ヒカリ「ヤッホ~!光ちゃん久しぶり~!」
左手をフリフリと振りながら笑顔で挨拶してくる
右手は布団の中に隠しながら…
光「ははっ…病室だよ…声がデカいよ…久しぶり…」
ベッドテーブルにぽんっと置かれた僕も手(中指)を振りながら挨拶をする
ヒカリ「どお?光ちゃん変わり無い?こっちは結構暇なんだよねぇ」
僕「変わりは無いかな…相変わらずのこの体(右手)のまんまだし…ヒカリが入院してからはこっちも更に暇になったくらいかな…」
僕もヒカリも表面上はいつもの調子で会話してる感じがするけどなんか少しぎこちなさがある…

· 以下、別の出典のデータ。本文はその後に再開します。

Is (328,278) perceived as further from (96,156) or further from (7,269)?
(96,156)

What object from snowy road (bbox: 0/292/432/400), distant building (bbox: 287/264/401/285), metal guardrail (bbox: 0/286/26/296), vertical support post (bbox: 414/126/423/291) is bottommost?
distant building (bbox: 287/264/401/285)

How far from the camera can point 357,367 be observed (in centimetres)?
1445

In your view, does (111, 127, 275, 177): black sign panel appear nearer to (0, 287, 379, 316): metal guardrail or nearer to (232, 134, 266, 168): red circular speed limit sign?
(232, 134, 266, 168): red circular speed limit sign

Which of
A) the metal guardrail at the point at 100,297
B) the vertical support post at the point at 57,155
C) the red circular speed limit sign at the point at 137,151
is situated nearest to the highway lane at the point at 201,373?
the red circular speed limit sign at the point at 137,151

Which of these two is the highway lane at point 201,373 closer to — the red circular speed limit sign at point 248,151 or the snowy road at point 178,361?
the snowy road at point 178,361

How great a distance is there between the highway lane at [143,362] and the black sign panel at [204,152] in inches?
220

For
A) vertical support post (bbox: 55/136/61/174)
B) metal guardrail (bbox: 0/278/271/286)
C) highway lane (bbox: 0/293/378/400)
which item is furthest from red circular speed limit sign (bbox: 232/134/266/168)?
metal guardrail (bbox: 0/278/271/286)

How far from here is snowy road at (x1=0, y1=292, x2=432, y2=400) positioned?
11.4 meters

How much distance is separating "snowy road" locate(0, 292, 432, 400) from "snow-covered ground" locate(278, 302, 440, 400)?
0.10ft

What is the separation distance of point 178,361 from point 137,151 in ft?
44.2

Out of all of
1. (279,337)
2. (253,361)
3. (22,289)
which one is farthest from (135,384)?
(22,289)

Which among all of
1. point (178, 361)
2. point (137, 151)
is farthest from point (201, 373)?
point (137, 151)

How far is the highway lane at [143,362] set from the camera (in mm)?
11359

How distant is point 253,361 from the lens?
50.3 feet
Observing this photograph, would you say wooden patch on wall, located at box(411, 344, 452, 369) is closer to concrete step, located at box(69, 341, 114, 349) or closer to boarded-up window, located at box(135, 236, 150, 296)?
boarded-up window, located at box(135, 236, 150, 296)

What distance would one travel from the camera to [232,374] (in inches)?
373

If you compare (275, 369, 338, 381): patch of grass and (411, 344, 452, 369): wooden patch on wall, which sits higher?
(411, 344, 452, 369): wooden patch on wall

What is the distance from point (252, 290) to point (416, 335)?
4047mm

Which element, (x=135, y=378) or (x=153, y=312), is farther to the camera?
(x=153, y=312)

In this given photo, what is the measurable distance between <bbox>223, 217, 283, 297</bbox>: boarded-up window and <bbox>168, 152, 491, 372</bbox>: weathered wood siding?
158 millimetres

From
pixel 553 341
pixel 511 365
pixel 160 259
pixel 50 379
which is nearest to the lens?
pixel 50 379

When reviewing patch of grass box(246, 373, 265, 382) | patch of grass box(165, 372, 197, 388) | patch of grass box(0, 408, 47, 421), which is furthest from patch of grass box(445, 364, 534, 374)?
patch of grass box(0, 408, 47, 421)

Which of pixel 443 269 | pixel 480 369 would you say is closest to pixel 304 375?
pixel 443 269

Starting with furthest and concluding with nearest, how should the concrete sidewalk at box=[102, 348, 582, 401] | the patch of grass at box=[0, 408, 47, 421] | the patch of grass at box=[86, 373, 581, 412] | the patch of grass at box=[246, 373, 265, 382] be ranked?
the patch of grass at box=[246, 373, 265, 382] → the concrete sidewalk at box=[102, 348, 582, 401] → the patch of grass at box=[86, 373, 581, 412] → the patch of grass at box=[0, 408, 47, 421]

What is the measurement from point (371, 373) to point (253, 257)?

入院苦労トークやいつもの他愛もない会話をしてたら母さんがそろそろ負担になっちゃうからお暇するわよぉと言ってきた
僕「そうだね…ヒカリにも負担になるし僕が見つかっちゃうのもあれだし…そろそろ帰ろうか」
ヒカリ「えぇ~!?もう帰っちゃうの!また暇になっちゃうよぉ!」
車に轢かれて入院してるってのに元気な声で別れを惜しんでる…でも絶対に右手を布団から出すことは無かった…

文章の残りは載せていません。